TEXT PASSAGE
****************************************

Review of ‘The Hillyars and Burtons’
[In the following anonymous review, the critic denounces The Hillyars and Burtons as illogical.]
“The old question between love and duty,” says the author in his Preface, “I have in this story used all my best art in putting before the reader.” A bad best, we are constrained to say, Mr. Kingsley's best art seems to be.
It is true that, like most other problems given us to solve in this world, the problem of love and duty is so difficult, and so overlaid by confusing circumstances, that we go wrong oftener than right, and as men and women we do little more than repeat in a larger school our experience as children, when, after long puzzling over our sums, we used to work back from the right answer, and discover too late when it was that a false method misled us, making the correct solution thenceforth impossible, and the rest of our labor vain. But in books, in “novels of purpose,” which professedly aim to teach, even if we say nothing of the implied obligation resting on them to be artistically constructed, it must be regarded as a fault if there are gathered around the main subject so many extraneous and utterly irrelevant circumstances that it is wholly hidden from view, and we learn only from the Preface that there is a main question at all; and it is a greater fault if the difficulty selected for explication is one so very easy to deal with, and the failure to deal with it correctly so very obvious, as in the novel before us. Picking out the thread of the principal action from the varied mass of foreign material woven up with it, we may say that the problem is thus presented.

****************************************

(Items from a data source)
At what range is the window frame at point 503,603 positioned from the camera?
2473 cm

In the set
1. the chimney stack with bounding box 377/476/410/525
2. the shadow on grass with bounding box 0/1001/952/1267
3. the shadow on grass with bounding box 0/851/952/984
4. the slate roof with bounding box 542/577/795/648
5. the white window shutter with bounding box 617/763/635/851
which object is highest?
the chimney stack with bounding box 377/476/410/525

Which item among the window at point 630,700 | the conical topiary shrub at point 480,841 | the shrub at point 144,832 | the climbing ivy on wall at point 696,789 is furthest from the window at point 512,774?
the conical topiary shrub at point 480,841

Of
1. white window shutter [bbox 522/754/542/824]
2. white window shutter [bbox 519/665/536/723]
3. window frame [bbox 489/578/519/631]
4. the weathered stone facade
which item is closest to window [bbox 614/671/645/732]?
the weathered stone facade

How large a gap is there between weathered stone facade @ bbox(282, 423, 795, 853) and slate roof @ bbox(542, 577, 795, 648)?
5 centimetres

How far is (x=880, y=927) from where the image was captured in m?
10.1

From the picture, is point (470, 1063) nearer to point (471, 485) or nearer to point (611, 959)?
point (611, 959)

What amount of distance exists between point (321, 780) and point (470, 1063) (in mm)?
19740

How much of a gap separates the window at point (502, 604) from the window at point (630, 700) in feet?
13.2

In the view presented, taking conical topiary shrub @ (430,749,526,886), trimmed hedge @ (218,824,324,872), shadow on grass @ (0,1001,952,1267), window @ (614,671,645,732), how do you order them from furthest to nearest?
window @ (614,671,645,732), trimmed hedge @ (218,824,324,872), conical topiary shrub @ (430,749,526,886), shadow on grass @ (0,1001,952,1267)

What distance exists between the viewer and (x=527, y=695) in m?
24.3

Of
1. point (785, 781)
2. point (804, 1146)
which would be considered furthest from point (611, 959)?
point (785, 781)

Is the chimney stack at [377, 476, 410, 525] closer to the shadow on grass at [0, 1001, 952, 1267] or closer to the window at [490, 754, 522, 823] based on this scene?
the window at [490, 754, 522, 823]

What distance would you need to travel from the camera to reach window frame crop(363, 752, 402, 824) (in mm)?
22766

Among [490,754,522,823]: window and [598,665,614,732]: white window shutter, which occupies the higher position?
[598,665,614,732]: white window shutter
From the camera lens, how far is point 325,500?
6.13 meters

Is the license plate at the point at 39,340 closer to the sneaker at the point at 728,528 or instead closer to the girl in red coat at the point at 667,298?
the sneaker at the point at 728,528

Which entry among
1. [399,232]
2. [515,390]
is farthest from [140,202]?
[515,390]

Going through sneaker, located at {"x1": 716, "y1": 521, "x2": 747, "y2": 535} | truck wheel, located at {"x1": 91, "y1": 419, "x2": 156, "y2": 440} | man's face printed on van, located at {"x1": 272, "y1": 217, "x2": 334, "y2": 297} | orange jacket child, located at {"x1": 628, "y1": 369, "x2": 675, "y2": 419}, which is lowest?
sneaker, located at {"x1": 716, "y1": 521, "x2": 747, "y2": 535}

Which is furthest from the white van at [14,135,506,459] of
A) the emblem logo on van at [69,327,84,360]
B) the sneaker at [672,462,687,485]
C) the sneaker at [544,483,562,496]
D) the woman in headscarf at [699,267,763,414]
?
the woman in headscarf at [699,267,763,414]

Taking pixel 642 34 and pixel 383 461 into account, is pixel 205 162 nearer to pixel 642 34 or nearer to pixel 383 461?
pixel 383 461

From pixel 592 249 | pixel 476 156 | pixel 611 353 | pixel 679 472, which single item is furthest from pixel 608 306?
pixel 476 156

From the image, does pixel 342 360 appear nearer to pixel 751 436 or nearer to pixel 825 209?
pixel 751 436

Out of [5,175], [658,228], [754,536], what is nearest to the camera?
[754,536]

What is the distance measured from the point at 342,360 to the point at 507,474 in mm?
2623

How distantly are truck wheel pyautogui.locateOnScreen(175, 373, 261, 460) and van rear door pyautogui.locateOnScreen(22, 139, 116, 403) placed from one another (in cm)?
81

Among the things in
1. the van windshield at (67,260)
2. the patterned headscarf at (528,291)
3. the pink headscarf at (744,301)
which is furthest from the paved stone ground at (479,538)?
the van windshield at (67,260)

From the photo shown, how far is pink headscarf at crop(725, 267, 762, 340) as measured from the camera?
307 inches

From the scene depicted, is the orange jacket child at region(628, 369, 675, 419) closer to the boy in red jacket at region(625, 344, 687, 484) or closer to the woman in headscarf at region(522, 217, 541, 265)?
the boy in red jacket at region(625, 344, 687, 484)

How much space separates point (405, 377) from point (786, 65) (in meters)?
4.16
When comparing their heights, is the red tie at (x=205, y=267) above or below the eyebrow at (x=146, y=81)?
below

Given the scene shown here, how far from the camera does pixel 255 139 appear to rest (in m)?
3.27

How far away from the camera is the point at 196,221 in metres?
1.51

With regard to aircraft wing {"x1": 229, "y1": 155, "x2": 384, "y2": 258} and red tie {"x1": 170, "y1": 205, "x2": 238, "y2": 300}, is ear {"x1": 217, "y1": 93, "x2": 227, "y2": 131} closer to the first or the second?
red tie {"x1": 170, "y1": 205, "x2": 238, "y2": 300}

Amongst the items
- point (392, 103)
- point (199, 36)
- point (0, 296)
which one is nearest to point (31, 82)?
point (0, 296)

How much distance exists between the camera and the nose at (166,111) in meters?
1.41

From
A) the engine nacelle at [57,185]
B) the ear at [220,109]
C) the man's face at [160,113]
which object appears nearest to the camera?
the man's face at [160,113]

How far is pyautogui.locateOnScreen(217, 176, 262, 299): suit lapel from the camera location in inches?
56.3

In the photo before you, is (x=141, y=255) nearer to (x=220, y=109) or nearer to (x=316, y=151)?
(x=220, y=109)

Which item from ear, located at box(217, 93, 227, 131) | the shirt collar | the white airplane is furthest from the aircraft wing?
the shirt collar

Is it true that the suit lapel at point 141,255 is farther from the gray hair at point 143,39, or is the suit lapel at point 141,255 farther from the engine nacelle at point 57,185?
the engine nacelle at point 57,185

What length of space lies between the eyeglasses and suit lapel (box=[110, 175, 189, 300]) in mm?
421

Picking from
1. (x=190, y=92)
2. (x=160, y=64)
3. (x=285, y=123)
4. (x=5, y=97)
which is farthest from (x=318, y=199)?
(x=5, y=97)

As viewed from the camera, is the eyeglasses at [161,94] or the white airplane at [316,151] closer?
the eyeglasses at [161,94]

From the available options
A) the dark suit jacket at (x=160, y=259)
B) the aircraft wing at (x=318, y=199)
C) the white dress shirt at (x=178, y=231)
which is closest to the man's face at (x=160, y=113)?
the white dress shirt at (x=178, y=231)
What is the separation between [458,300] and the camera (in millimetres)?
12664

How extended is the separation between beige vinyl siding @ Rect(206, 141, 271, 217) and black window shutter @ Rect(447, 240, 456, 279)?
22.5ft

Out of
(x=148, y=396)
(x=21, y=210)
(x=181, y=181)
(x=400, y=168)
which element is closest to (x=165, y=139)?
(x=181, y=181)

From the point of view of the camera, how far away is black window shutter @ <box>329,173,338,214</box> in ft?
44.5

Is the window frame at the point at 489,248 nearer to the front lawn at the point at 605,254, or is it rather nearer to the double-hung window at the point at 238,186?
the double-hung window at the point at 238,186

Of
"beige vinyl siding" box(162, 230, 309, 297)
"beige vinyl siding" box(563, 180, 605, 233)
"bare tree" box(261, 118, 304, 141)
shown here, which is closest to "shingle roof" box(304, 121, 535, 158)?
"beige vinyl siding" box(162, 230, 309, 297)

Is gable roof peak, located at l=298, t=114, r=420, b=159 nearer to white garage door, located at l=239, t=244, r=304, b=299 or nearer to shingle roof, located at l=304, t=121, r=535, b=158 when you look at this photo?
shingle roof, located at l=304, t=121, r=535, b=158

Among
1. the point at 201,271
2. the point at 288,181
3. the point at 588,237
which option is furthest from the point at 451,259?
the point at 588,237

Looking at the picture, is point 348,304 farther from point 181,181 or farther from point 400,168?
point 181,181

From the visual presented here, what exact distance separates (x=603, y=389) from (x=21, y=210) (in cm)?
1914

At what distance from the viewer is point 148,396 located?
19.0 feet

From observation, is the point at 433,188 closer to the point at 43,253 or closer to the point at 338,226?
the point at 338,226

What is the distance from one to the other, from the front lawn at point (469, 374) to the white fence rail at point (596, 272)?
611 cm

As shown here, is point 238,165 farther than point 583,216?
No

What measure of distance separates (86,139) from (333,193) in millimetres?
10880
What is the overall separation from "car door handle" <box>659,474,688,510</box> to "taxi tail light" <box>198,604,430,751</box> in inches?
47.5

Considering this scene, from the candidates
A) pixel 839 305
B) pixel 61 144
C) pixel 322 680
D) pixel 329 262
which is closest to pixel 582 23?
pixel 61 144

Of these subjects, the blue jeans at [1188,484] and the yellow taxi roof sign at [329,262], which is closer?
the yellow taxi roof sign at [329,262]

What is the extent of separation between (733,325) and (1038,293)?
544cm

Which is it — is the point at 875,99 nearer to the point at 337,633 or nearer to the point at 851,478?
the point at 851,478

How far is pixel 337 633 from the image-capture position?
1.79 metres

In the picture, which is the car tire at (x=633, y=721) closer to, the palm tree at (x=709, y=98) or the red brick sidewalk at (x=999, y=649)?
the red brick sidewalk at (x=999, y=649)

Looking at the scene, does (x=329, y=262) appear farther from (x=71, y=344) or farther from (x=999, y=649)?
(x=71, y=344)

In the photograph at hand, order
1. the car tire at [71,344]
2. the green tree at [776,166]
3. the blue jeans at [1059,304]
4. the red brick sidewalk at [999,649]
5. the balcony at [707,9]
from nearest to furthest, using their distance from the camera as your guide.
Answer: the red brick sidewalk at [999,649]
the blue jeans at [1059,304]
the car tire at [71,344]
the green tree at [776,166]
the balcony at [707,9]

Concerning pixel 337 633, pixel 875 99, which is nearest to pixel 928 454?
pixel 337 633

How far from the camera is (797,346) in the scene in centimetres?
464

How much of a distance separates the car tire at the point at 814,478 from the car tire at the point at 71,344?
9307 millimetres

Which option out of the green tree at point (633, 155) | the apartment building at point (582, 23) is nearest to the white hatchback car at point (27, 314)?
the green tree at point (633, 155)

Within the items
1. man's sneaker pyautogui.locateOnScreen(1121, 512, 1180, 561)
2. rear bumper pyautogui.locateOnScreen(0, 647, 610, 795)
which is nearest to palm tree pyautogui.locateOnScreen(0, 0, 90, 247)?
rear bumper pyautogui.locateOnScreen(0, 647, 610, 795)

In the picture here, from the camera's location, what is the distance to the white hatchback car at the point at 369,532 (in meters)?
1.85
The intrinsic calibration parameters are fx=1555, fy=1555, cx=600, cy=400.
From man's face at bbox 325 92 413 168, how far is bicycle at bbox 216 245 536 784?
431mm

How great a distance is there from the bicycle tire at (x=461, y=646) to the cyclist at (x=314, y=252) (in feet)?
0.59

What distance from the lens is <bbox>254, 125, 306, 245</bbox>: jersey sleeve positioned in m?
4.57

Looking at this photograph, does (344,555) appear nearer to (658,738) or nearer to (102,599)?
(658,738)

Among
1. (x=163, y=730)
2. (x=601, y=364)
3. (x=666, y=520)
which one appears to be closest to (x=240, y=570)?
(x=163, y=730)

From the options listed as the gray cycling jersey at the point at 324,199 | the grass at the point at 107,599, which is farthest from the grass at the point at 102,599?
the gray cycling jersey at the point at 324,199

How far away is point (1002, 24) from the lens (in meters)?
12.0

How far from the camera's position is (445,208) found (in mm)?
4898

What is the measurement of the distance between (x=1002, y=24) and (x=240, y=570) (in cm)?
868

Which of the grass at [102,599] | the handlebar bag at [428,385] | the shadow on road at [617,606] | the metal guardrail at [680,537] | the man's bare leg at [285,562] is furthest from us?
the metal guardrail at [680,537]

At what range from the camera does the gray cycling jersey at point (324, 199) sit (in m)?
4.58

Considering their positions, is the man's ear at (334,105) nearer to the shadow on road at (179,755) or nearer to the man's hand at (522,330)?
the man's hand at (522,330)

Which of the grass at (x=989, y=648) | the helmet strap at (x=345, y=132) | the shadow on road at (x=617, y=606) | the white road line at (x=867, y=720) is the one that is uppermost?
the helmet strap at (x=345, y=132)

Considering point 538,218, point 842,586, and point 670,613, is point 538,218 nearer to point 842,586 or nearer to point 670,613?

****************************************

Please reproduce the book review word for word. Begin at the words "Review of ‘The" and stop after "seems to be.".

Review of ‘The Hillyars and Burtons’
[In the following anonymous review, the critic denounces The Hillyars and Burtons as illogical.]
“The old question between love and duty,” says the author in his Preface, “I have in this story used all my best art in putting before the reader.” A bad best, we are constrained to say, Mr. Kingsley's best art seems to be.